All PostBoost API requests are authenticated with a Bearer token.

Generating a token

  1. Log in to your PostBoost dashboard
  2. Go to Settings → Access Tokens
  3. Click Create Token, enter a name, and copy the token
warning

Tokens are shown only once. Store them securely — treat them like passwords.

Using the token

Include the token in the Authorization header of every request:

Authorization: Bearer YOUR_API_TOKEN

Example:

curl https://postboost.co/app/api/{workspaceUuid}/posts \
  -H "Authorization: Bearer YOUR_API_TOKEN"

Token scopes

PostBoost tokens grant access to the workspace(s) associated with your account. A single token can be used for all workspace-scoped (/{workspaceUuid}/*) endpoints. Admin panel endpoints (/panel/*) require the token to belong to an admin user. See Core Concepts for a full explanation of the two API tiers.

Token expiry

When creating a token, choose an expiration:

OptionUse case
7 / 30 / 60 / 90 daysShort-lived tokens for scripts or team members
Custom dateAlign to your security policy's rotation schedule
Never expiresLong-running server integrations where you control rotation manually
warning

Tokens expire at midnight UTC on the expiry date.
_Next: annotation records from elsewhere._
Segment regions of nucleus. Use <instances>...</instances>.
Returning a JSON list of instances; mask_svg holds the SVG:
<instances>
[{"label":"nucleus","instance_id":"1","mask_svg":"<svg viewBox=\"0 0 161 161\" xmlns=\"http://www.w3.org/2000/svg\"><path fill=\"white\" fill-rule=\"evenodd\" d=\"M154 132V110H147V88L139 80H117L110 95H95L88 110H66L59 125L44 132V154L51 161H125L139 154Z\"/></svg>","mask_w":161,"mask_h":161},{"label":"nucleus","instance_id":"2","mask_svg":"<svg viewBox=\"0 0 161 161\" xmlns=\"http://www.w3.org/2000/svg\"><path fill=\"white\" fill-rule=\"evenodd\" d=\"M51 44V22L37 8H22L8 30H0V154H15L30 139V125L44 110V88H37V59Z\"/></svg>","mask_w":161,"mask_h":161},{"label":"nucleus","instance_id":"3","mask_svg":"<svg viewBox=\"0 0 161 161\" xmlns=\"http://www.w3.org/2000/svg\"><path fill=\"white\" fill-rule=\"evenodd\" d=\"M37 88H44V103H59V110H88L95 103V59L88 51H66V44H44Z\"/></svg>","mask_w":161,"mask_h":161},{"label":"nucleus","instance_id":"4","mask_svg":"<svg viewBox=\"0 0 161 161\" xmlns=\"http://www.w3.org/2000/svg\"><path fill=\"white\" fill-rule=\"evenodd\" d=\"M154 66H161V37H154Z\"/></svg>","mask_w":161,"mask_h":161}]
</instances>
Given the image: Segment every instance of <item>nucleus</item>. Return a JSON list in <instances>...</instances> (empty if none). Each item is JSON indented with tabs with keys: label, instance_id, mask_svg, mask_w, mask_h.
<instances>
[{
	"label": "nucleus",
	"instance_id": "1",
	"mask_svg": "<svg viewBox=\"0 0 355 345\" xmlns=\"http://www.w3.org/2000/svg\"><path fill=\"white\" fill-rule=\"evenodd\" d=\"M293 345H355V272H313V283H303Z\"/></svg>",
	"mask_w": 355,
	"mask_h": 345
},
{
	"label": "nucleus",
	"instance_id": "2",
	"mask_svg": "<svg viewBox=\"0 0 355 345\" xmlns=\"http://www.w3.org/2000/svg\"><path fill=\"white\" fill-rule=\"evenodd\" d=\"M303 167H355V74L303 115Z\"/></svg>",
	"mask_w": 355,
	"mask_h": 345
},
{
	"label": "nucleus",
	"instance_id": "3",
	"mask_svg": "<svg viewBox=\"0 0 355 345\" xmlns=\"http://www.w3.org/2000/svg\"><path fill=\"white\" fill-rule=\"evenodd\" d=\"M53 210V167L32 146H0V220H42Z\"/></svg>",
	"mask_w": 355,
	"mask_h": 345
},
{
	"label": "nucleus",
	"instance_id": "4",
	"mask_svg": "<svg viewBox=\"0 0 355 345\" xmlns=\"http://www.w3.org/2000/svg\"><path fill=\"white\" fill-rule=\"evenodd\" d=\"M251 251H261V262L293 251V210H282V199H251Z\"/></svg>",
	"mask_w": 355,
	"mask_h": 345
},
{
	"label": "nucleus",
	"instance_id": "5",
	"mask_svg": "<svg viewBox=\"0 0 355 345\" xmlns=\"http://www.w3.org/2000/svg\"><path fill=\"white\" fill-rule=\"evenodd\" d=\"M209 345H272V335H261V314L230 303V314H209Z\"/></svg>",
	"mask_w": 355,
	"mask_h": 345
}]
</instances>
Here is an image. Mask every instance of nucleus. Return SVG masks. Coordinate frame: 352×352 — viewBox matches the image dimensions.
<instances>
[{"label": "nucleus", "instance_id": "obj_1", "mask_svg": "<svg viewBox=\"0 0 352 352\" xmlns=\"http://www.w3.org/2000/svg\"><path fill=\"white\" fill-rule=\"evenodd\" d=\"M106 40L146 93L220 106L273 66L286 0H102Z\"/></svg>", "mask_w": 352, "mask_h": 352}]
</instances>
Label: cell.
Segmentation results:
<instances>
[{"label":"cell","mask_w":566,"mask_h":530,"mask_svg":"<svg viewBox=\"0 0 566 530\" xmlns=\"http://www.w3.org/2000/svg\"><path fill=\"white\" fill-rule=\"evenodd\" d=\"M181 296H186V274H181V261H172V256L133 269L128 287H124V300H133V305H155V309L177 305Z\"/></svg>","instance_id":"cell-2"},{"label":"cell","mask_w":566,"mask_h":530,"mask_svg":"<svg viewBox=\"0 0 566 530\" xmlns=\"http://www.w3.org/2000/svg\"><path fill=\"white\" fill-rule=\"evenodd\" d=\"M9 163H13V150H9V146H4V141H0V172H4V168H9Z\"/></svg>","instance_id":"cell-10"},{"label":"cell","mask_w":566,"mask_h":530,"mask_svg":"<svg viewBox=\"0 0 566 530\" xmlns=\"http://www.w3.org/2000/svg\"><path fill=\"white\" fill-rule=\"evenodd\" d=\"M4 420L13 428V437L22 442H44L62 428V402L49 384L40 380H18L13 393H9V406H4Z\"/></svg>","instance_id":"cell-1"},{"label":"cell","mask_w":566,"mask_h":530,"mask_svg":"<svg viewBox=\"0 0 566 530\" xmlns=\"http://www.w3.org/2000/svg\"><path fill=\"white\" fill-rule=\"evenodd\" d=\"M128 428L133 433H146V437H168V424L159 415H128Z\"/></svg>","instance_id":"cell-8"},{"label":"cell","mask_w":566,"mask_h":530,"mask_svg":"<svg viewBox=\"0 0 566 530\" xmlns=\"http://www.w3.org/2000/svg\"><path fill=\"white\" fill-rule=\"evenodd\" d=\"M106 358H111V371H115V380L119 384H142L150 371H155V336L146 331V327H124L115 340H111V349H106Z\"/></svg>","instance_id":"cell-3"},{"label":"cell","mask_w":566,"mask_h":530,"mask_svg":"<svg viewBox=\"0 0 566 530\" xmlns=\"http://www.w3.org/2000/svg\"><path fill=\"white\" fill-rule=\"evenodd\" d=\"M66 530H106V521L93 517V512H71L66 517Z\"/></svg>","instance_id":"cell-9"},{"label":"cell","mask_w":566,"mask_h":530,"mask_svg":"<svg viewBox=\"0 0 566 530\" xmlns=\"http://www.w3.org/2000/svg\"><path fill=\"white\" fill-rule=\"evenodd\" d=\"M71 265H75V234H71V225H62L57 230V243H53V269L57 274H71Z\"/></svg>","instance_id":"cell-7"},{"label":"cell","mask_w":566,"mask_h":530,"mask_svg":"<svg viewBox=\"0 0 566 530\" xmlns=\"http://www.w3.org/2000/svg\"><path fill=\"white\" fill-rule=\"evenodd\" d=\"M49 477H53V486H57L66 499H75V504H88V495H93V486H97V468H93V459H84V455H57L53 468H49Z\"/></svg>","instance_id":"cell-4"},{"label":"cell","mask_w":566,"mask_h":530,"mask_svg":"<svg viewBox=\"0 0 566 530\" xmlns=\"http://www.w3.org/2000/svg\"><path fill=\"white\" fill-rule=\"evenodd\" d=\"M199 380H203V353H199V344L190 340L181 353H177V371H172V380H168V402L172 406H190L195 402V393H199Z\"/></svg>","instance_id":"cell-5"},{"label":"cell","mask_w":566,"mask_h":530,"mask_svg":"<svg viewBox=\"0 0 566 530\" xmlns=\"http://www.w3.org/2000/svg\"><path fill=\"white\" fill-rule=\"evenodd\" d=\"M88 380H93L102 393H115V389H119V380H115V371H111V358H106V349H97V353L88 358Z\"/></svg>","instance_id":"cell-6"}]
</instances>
Requests made after that point return 401 Unauthenticated. If your integration relies on a token with a set expiration, implement rotation before it expires.

Token rotation

To rotate a token without downtime:

  1. Create a new token in Settings → Access Tokens
  2. Update your environment variable or secret manager with the new token
  3. Deploy / restart your service
  4. Delete the old token once the new one is confirmed working
# Example: swap the token in a .env file
POSTBOOST_API_TOKEN=new_token_value

Revoking tokens

Revoke tokens any time in Settings → Access Tokens by deleting them. Revoked tokens are immediately invalidated.

Environment variables

Never hard-code tokens in source code. Use environment variables:

# .env
POSTBOOST_API_TOKEN=your_token_here
import os
token = os.environ["POSTBOOST_API_TOKEN"]
const token = process.env.POSTBOOST_API_TOKEN;

Error responses

CodeMeaning
401 UnauthenticatedToken is missing or invalid
403 ForbiddenToken is valid but lacks permission for this resource

See Error Handling for full details.